**Extracted data**
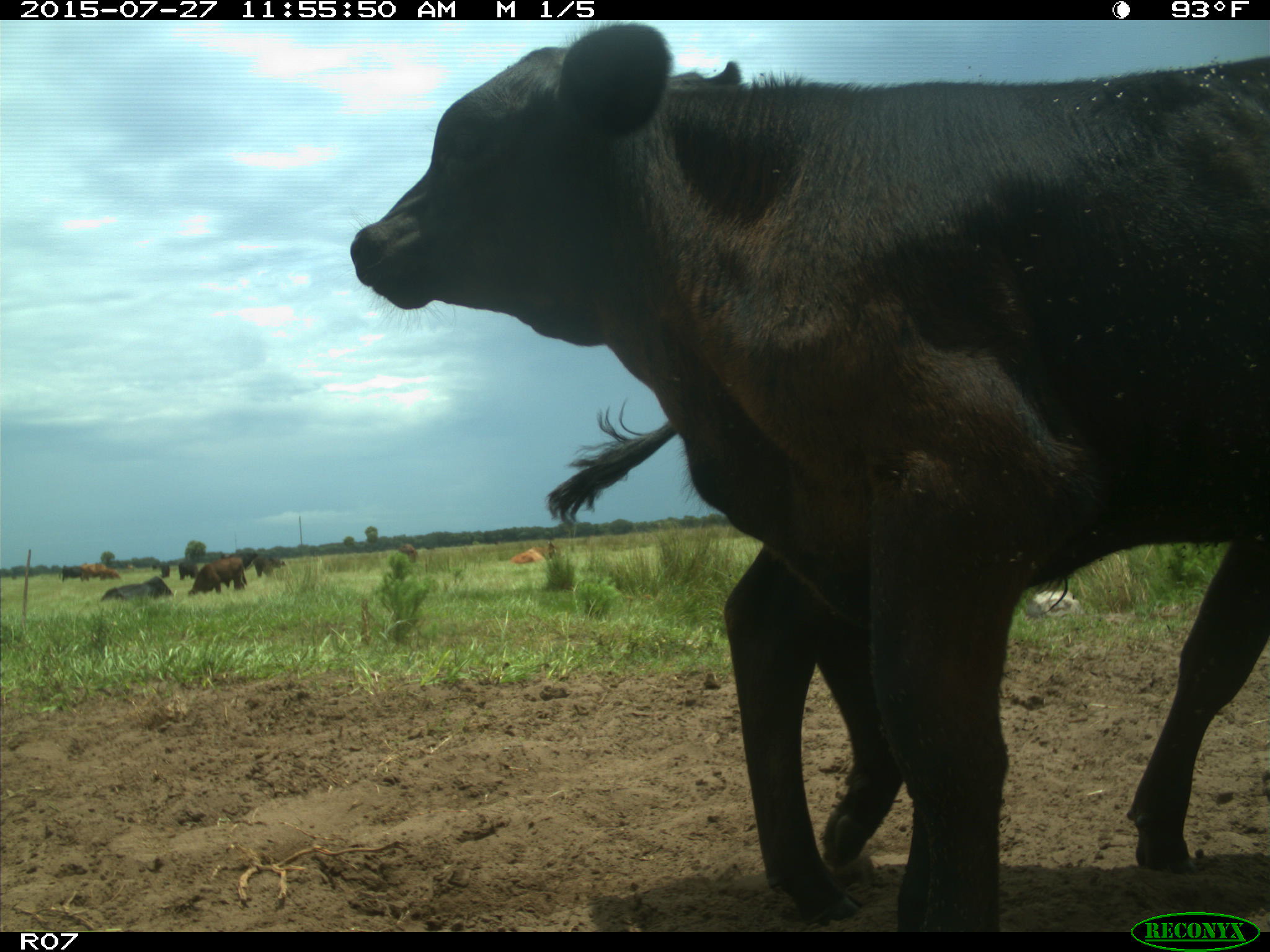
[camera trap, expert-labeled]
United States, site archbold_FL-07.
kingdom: Animalia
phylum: Chordata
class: Mammalia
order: Artiodactyla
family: Bovidae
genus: Bos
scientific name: Bos taurus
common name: domestic cow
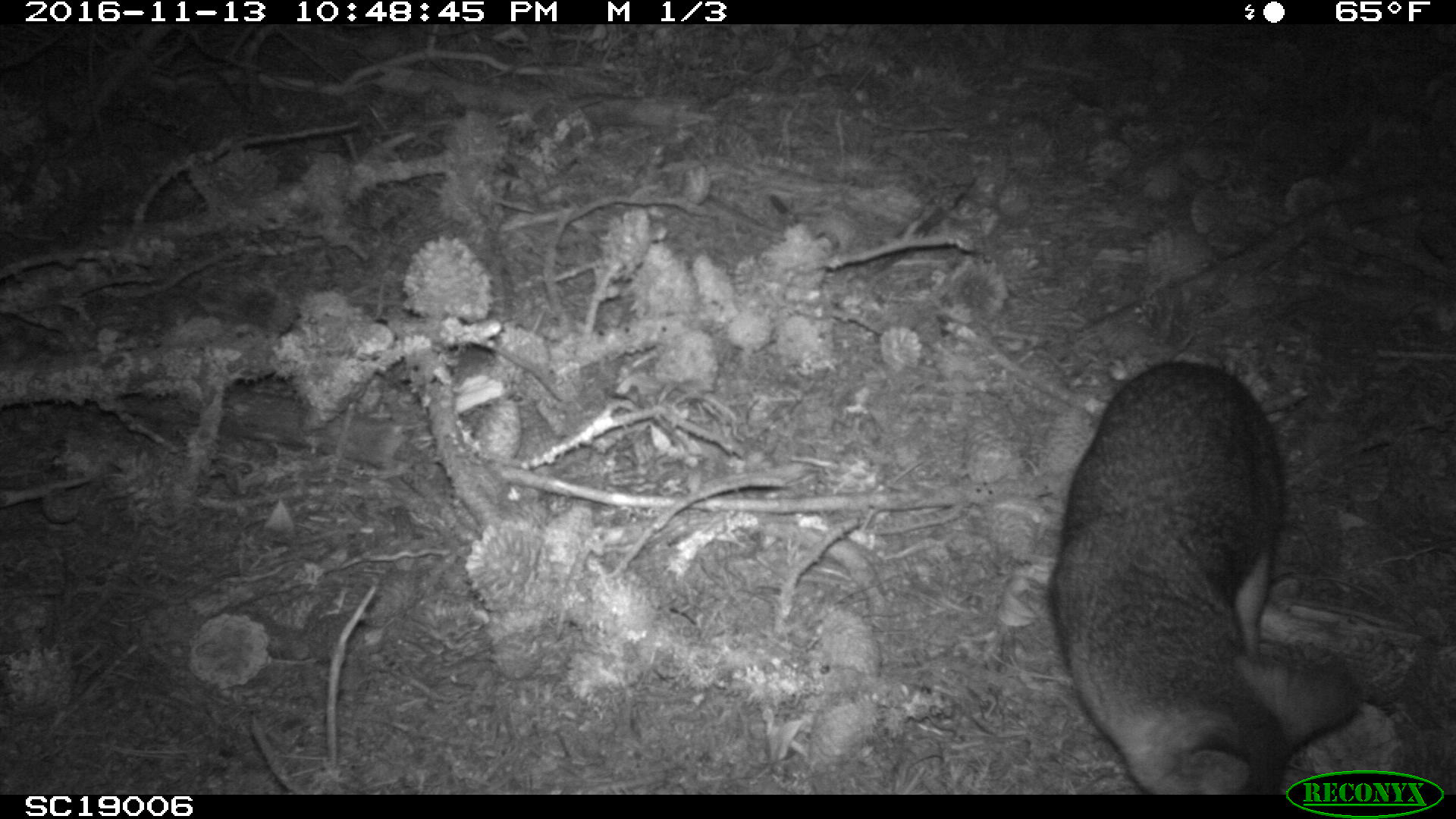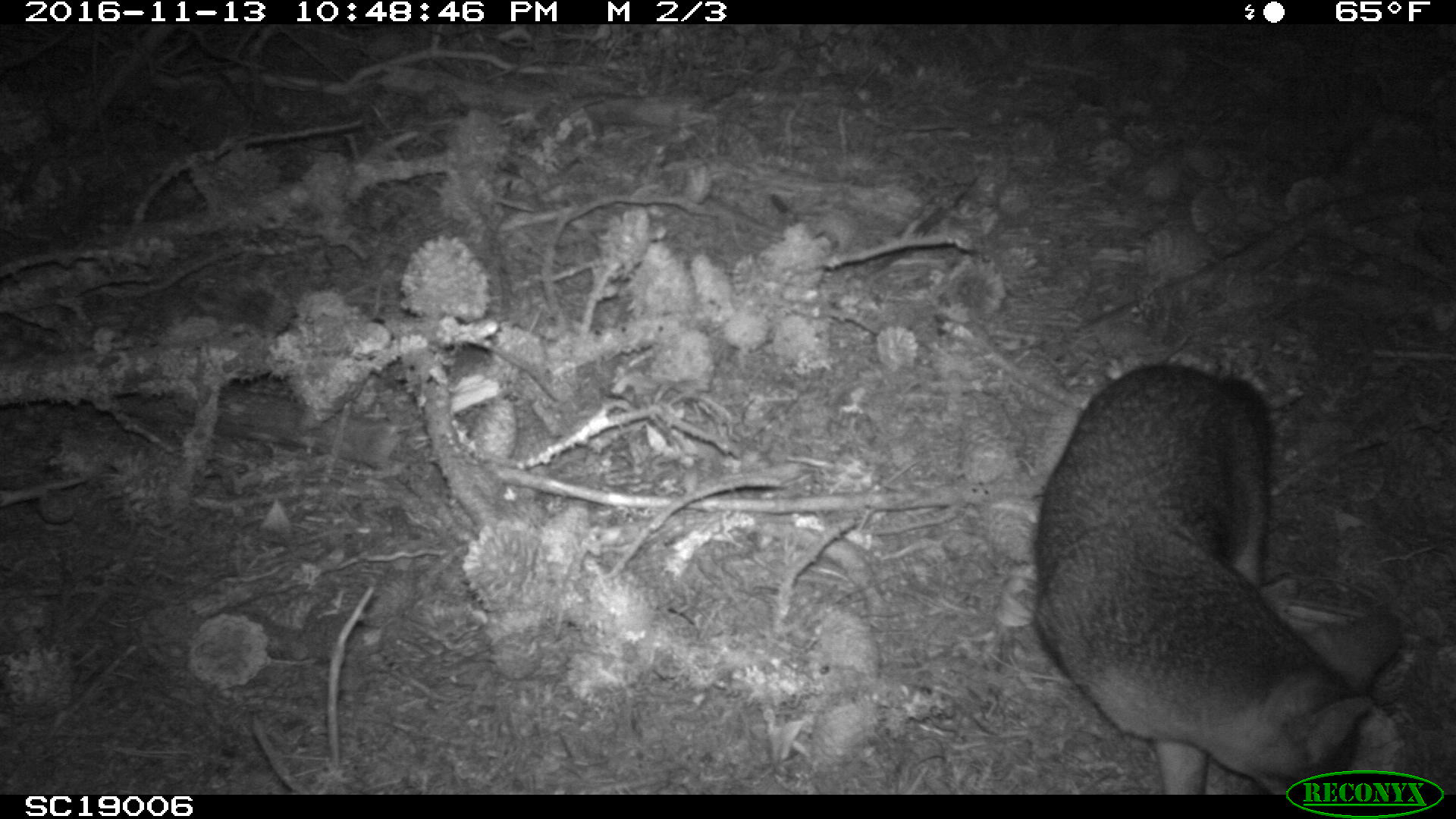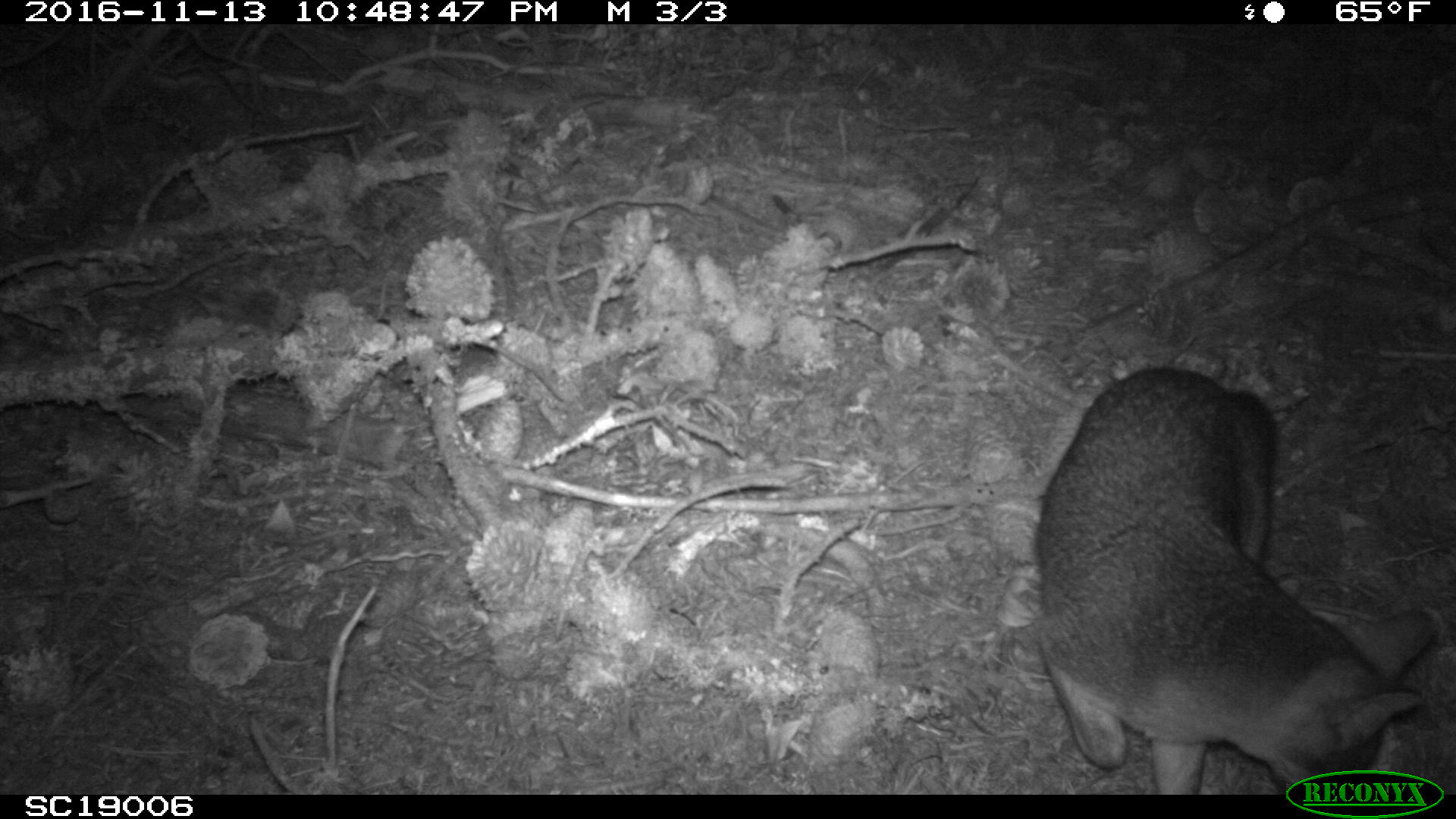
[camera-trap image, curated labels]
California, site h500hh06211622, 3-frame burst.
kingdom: Animalia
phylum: Chordata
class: Mammalia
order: Carnivora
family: Canidae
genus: Urocyon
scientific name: Urocyon littoralis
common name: island fox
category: fox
Fox (island fox) (Urocyon littoralis).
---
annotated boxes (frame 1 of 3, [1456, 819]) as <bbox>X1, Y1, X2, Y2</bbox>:
fox: <bbox>1049, 358, 1359, 790</bbox>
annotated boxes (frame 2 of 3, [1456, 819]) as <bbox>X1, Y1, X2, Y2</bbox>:
fox: <bbox>1028, 360, 1407, 795</bbox>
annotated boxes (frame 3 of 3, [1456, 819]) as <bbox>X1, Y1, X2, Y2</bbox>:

**What is being asked**
Reproduce every entry word for word, but skip any pictures.

**Task answer**
[camera trap, expert-labeled]
United States, site archbold_FL-07.
kingdom: Animalia
phylum: Chordata
class: Mammalia
order: Artiodactyla
family: Bovidae
genus: Bos
scientific name: Bos taurus
common name: domestic cow
[camera-trap image, curated labels]
California, site h500hh06211622, 3-frame burst.
kingdom: Animalia
phylum: Chordata
class: Mammalia
order: Carnivora
family: Canidae
genus: Urocyon
scientific name: Urocyon littoralis
common name: island fox
category: fox
Fox (island fox) (Urocyon littoralis).
---
annotated boxes (frame 1 of 3, [1456, 819]) as <bbox>X1, Y1, X2, Y2</bbox>:
fox: <bbox>1049, 358, 1359, 790</bbox>
annotated boxes (frame 2 of 3, [1456, 819]) as <bbox>X1, Y1, X2, Y2</bbox>:
fox: <bbox>1028, 360, 1407, 795</bbox>
annotated boxes (frame 3 of 3, [1456, 819]) as <bbox>X1, Y1, X2, Y2</bbox>:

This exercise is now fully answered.